◆ RAW DATA:
*****

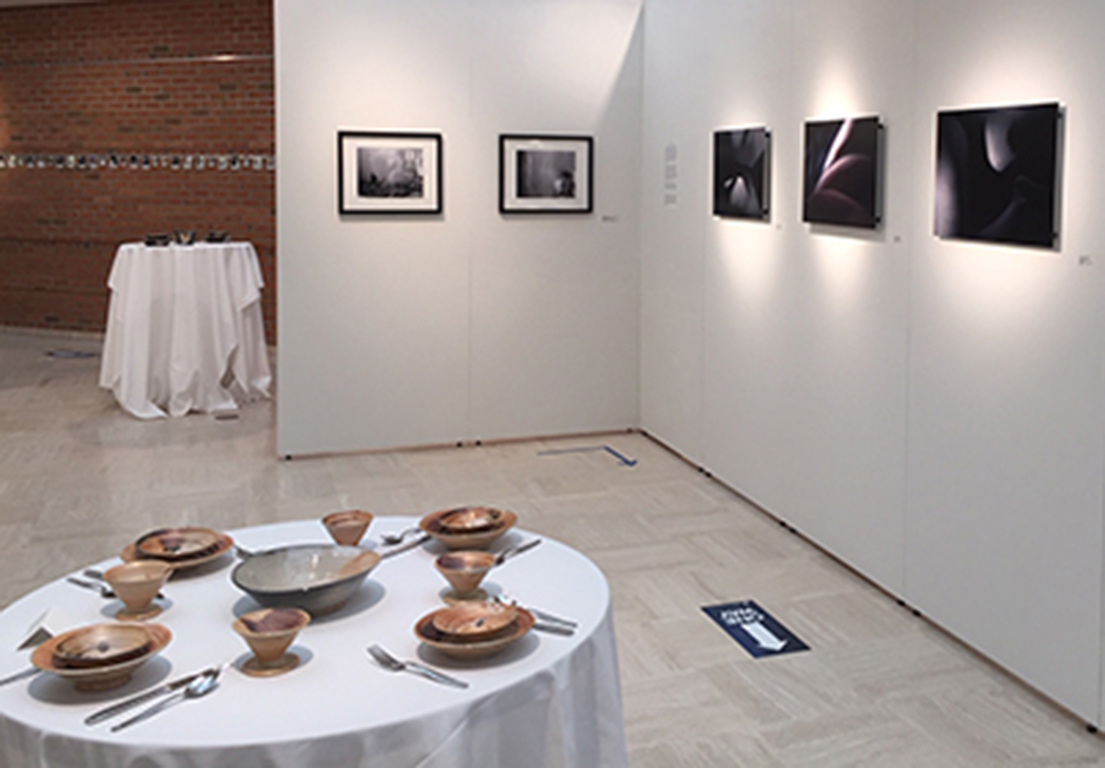 Installation view featuring Quinno, Huber, Vogelpohl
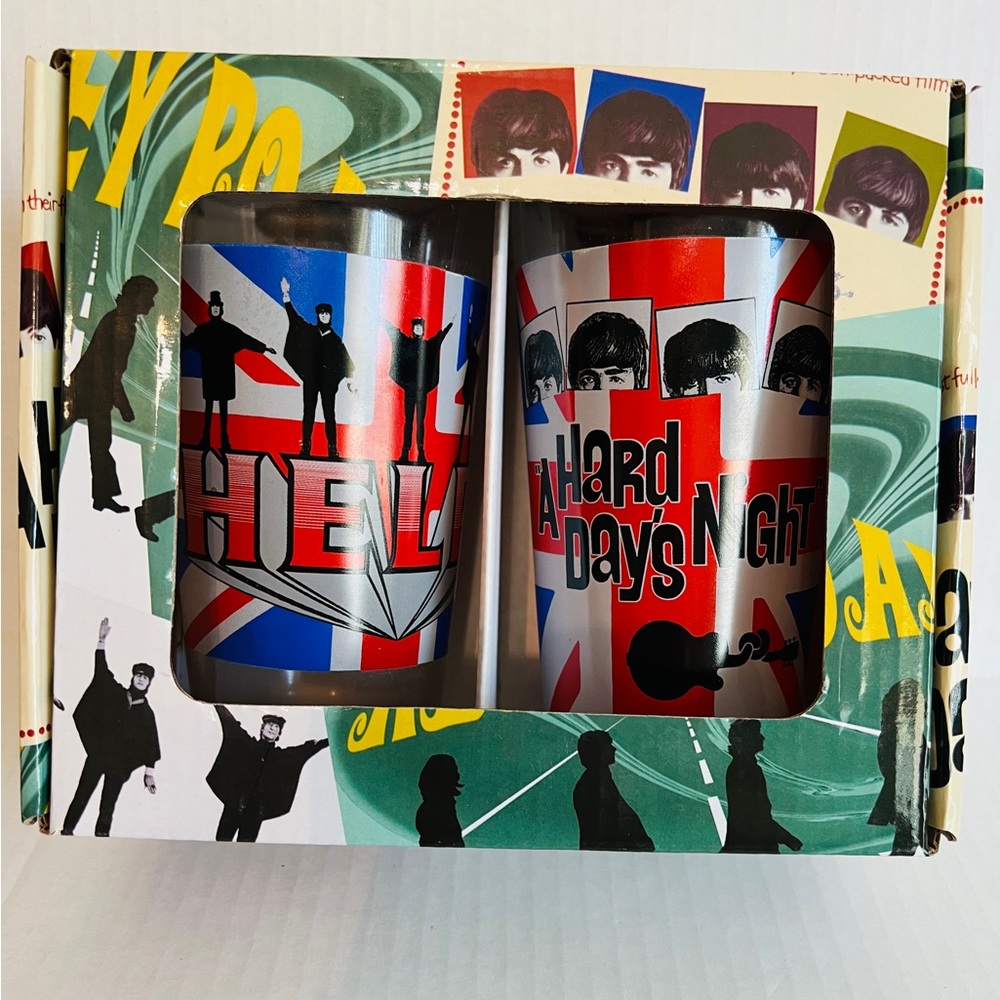 Radio Days Glassware Set Beatles 1985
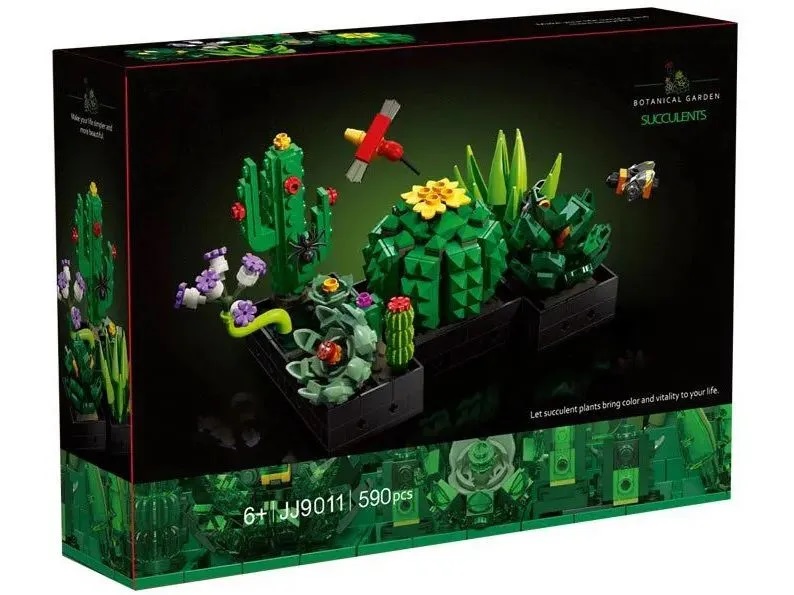 Конструктор JIE STAR Набор суккулентов JJ9011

*****

◆ EXERCISE DIRECTIONS: Every line from the one containing "Radio Days Glassware Set Beatles 1985" to the end of the material above is to be returned exactly, with the pictures left out.

◆ ANSWER SECTION:
 Radio Days Glassware Set Beatles 1985
 Конструктор JIE STAR Набор суккулентов JJ9011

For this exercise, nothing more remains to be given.